Ich möchte nur noch zum Schluss bemerken, dass das Wörtchen „mehr“ in Vers 14 ein Zusatz ist und verhüten soll, die Wahrheit der ganzen Stelle zu verdunkeln. Wir dürfen nicht meinen, dass darin irgendein Vergleich in Betreff des Maßes der Rechtfertigung liege. Durchaus nicht. Die einfache Wahrheit ist, dass der Zöllner vollkommen gerechtfertigt war, und dass der Pharisäer keineswegs gerechtfertigt war. Und warum? Weil der Zöllner sein Vertrauen auf die von Gott gewirkte Versöhnung setzte, während der Pharisäer sein Vertrauen auf Fasten und Zehnten setzte.

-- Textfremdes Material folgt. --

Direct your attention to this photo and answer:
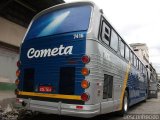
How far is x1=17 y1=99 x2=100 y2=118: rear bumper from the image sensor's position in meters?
6.08

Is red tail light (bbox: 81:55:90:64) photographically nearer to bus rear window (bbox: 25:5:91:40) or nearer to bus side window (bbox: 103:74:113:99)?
bus rear window (bbox: 25:5:91:40)

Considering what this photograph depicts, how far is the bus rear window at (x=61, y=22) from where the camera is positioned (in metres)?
6.85

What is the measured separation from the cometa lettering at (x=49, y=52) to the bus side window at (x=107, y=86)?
134 centimetres

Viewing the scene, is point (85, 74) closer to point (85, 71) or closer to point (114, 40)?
point (85, 71)

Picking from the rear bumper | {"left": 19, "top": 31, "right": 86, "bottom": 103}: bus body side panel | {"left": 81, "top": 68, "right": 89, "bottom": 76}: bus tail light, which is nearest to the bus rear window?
{"left": 19, "top": 31, "right": 86, "bottom": 103}: bus body side panel

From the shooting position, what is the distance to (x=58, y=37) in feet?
22.5

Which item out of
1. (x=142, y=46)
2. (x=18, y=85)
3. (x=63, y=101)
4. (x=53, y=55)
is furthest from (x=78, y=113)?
(x=142, y=46)

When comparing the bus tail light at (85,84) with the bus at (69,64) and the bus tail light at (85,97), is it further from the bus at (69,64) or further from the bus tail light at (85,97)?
the bus tail light at (85,97)

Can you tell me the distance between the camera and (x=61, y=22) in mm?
7199

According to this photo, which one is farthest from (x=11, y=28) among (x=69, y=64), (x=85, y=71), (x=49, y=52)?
(x=85, y=71)

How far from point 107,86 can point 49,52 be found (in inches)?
73.8

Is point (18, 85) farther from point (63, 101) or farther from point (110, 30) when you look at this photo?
point (110, 30)

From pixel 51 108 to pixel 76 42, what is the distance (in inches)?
67.1

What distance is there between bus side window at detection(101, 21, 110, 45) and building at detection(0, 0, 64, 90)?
3961mm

Der Erstere ruhte in dem Blut; der Letztere ruhte in seinen Werken.
Lieber Leser, zu welchem von den beiden gehörst nun du? Vertraust du dir selbst, dass du gerecht seist, oder bist du von Gott „gerechtfertigt“ durch den einfachen Glauben an das köstliche Blut Christi? Ja, zu welchem? Bedenke, wenn du dich selbst als einen verlorenen Sünder siehst, und dein Vertrauen allein auf das Blut Christi setzest, dann bist du so gerechtfertigt, wie dieses Blut dich rechtfertigen kann. Es ist alsdann nicht mehr die Frage, was für eine Art von Sünder du bist, noch was für eine Art von Erlöser Jesus ist. – O möge Gott dir dieses zu erkennen geben!